:: What this task involves ::
Copy out every row below word for word, leaving out the pictures.
▬▬▬▬▬▬▬▬▬▬
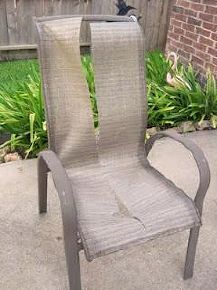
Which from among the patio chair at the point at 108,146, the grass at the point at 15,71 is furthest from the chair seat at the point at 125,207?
the grass at the point at 15,71

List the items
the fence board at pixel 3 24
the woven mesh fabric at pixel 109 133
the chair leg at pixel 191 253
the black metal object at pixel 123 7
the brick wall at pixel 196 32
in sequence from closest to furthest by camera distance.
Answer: the woven mesh fabric at pixel 109 133
the chair leg at pixel 191 253
the brick wall at pixel 196 32
the fence board at pixel 3 24
the black metal object at pixel 123 7

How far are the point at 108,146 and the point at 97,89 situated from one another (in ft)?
1.19

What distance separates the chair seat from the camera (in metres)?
1.68

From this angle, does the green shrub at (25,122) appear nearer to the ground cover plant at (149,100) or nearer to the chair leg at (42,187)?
the ground cover plant at (149,100)

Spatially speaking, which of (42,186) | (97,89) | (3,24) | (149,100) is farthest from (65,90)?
(3,24)

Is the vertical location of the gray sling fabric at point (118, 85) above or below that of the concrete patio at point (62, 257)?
above

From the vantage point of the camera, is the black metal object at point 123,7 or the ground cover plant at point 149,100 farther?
the black metal object at point 123,7

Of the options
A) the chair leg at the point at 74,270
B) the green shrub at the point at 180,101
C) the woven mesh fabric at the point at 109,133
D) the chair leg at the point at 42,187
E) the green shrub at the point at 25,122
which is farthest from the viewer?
the green shrub at the point at 180,101

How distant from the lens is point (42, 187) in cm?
237

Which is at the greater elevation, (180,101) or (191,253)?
(180,101)

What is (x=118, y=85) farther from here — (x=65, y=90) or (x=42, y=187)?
(x=42, y=187)

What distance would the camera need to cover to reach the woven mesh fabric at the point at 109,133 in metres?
1.85

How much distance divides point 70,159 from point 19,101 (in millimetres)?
1324

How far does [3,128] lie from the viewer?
10.5ft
▬▬▬▬▬▬▬▬▬▬
:: Answer to this problem ::
Which from among the patio chair at the point at 108,146, the grass at the point at 15,71 is furthest from the chair seat at the point at 125,207?
the grass at the point at 15,71

List the items
the fence board at pixel 3 24
the woven mesh fabric at pixel 109 133
the chair leg at pixel 191 253
the black metal object at pixel 123 7
the brick wall at pixel 196 32
in sequence from closest to furthest by camera distance.
Answer: the woven mesh fabric at pixel 109 133
the chair leg at pixel 191 253
the brick wall at pixel 196 32
the fence board at pixel 3 24
the black metal object at pixel 123 7

How far are the point at 108,146 and the point at 97,89 situated from one another (in ft)?
1.19

What distance separates the chair seat from the camera (in metres)?
1.68

From this angle, does the green shrub at (25,122) appear nearer to the ground cover plant at (149,100) or nearer to the chair leg at (42,187)?
the ground cover plant at (149,100)

Spatially speaking, which of (42,186) | (97,89) | (3,24) | (149,100) is farthest from (65,90)?
(3,24)

Is the vertical location of the gray sling fabric at point (118, 85) above or below that of the concrete patio at point (62, 257)?
above

From the vantage point of the camera, is the black metal object at point 123,7 or the ground cover plant at point 149,100 farther?
the black metal object at point 123,7

Of the options
A) the chair leg at the point at 74,270
B) the green shrub at the point at 180,101
C) the woven mesh fabric at the point at 109,133
D) the chair leg at the point at 42,187
E) the green shrub at the point at 25,122
which is farthest from the viewer?
the green shrub at the point at 180,101

How distant from the lens is point (42, 187) in cm?
237

Which is at the greater elevation, (180,101) or (191,253)?
(180,101)

What is (x=118, y=85) farther from here — (x=65, y=90) or (x=42, y=187)?
(x=42, y=187)

What distance would the camera need to cover to reach the woven mesh fabric at the point at 109,133 in metres?
1.85

How much distance divides point 70,159 from point 19,101 (in millimetres)?
1324

How far does [3,128] lie from the viewer?
10.5ft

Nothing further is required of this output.